● **Your tasks**
• a. Check each statement against the passage on the filecache Go package, answering yes or no and quoting the words of the passage that decide it: (i) The tests should be run from the filecache directory. (ii) The cache expiries in the tests are specified in milliseconds. (iii) The package is licensed under an ISC license.
• b. Write what comes next in the passage on the filecache Go package, starting after its last sentence.

● **Passage to read**
------------

The canonical example for the package right now is the cachesrv caching file server; the package also ships with unit tests and benchmarks:

$ go test -test.bench=Bench
[+] testing cache start up and shutdown: ok
[+] ensure item expires after ExpireItem: ok
[+] ensure accessing an item prevents it from expiring: ok
[+] validate file modification expires item: ok
[+] testing asynchronous file caching: ok
[*] item cached in 20µs
[+] testing background expiration: ok
[+] validating item limit on cache: ok
[+] validating no time limit expirations: ok
[+] testing transparent file reads: ok
PASS
BenchmarkAsyncCaching      10000            105571 ns/op
BenchmarkSyncCaching       50000             63304 ns/op
ok      github.com/gokyle/filecache     14.038s

If you run the tests, you should run from the filecache directory; I've used the source code as a test file in some of the tests. The tests will take a little bit of time to complete; the expiration schedulers and cache expiries are all specified in seconds, and therefore there are several delays in the tests to ensure expirations occur (or don't occur) in a timely manner.

The source code is available on Github; I've also created a Github page which is just a pretty version of the README file that ships with the package (which is itself just a conversion of the Godoc output to markdown). You can install via go get:

 $ go get github.com/gokyle/filecache
 $ go install github.com/gokyle/filecache

Alternatively, you can clone the repository; to build with the Go toolchain:

 $ git clone https://github.com/gokyle/filecache.git
 $ cd filecache
 $ go build
 $ go install

The package is licensed under an ISC license; it is also well documented, so you can get more information using godoc: godoc github.com/gokyle/ to view the output on a terminal, or run godoc -http=":8080" in your terminal, and pull up "http://localhost:8080/pkg/github.com/gokyle/filecache" in your browser.

------------

● **Data segment**
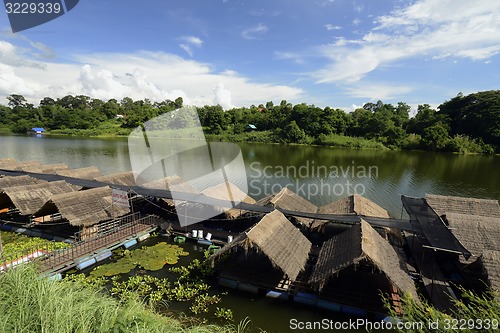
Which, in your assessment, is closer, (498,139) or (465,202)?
(465,202)

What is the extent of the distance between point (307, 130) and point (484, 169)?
3645 cm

------------

● **Responses by task**
• a.
(i) Yes: "you should run from the filecache directory"
(ii) No: "the expiration schedulers and cache expiries are all specified in seconds"
(iii) Yes: "The package is licensed under an ISC license"

• b.
Basic Usage

The first thing that needs to be done to use the package is to import it:

import "github.com/gokyle/filecache" or add

"github.com/gokyle/filecache"

to your import list.

There are two ways to create a new cache; the most useful is NewDefaultCache. This creates a new cache that has a maximum file size of 16MB, will store at most 32 items, will keep files in cache for 5 minutes, and checks for expired files every minute. You can change the defaults by changing the default variables in your code. You can also change these per-cache by directly accessing the revelent cache field. The defaults are named Default; so, for example, to change the maximum file size on a particular cache, set myCache.MaxSize. To change the maximum file size for new caches, set filecache.DefaultMaxSize.

  • DefaultMaxSize is the default maximum size of a file that the cache will store. I've provided some convience values to help you make your code more readable; you can use the Kilobyte, Megabyte, and Gigabyte values with a multiplier. For example, DefaultMaxSize is defined in filecache.go as

    DefaultMaxSize = 16 * Megabyte

  • DefaultMaxItems controls the maximum number of items a cache can store by default. Obviously, MaxItems * MaxSize shouldn't be greater than the amount of memory available ;).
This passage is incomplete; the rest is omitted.